### Page excerpt
· · ·
Crammed between the Bulldogs of Athens, Ga., and the Gators of Gainesville, Fla., Vanderbilt University's golden Commodores have, frankly, been out of their league in the football-crazed Southeastern Conference (SEC). [Editor's note: The original version misidentified the home of the Florida Gators.]
Perennial losing underdogs, the team often arrives at its own stadium to find it awash in Volunteer Orange or Roll Tide Red, a morale-buster that has played into a dismal 64-179-1 record since the squad's last winning season in 1984. It's the only SEC team not to get a bowl berth in the past two decades.
But thanks to a bow-tied chancellor who seems to take his fashion cues from Orville Redenbacher, a crackerjack quarterback, and the memory of a fallen teammate, Vanderbilt, sometimes called the "Harvard of the South," is now an egghead squad with brawn. With its best start in 21 years, even after losing a nail-biter to Middle Tennessee State 17-15 Saturday, the Commodores, at 4-1, are suddenly at the top of the heap in the SEC East.
It all happened not by lowering admission standards, but by a decision to recast Vanderbilt football - to the horror of SEC stalwarts - basically as an intramural sport and to reward a losing coach for his good attitude.
In so doing, the school scrapped the athletic department's annual $30 million budget. But under the new plan, college athletics now have direct access to the school's multibillion-dollar endowment, which has actually increased the number of sports and resulted in $56 million worth of sports facility upgrades. [Editor's note: The original version mischaracterized where Vanderbilt University made budget cuts.]
Since then, the football team has gone from the perennial underdog to the squad everyone seems to love. It also offers a poignant counterpoint to how many big-time football programs are structured and what it really takes to compete.
"It's got to be gratifying for Vandy to now experience some winning and maybe be held up as a model because of it," says Peter Robey, director of the Center for the Study of Sport in Society at Northeastern University in Boston.
· · ·
### Information shown

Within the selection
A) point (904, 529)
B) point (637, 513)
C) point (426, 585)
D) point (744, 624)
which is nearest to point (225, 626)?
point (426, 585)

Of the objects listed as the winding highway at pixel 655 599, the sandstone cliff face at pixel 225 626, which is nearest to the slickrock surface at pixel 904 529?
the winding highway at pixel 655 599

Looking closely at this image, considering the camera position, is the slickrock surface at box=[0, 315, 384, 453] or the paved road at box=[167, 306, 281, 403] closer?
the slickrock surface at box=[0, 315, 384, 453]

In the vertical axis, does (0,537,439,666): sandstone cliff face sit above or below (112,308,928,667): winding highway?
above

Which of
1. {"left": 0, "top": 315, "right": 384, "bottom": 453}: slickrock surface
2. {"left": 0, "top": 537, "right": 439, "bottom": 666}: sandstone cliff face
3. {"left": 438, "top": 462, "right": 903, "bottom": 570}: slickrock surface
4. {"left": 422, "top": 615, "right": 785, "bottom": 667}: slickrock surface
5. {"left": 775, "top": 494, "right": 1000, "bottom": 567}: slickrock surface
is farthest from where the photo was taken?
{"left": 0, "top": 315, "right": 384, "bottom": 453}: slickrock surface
· · ·
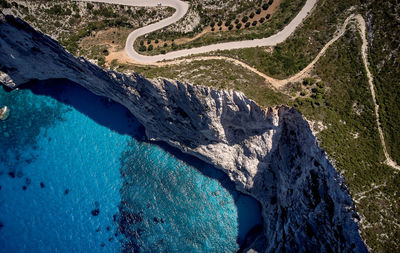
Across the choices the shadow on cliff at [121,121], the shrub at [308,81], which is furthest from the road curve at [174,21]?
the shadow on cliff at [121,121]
· · ·
### What you should do
Can you transcribe everything in the Vanderbilt football article from "In so doing, the" down to "takes to compete."? The items have no role in what comes next.

### Result
In so doing, the school scrapped the athletic department's annual $30 million budget. But under the new plan, college athletics now have direct access to the school's multibillion-dollar endowment, which has actually increased the number of sports and resulted in $56 million worth of sports facility upgrades. [Editor's note: The original version mischaracterized where Vanderbilt University made budget cuts.]
Since then, the football team has gone from the perennial underdog to the squad everyone seems to love. It also offers a poignant counterpoint to how many big-time football programs are structured and what it really takes to compete.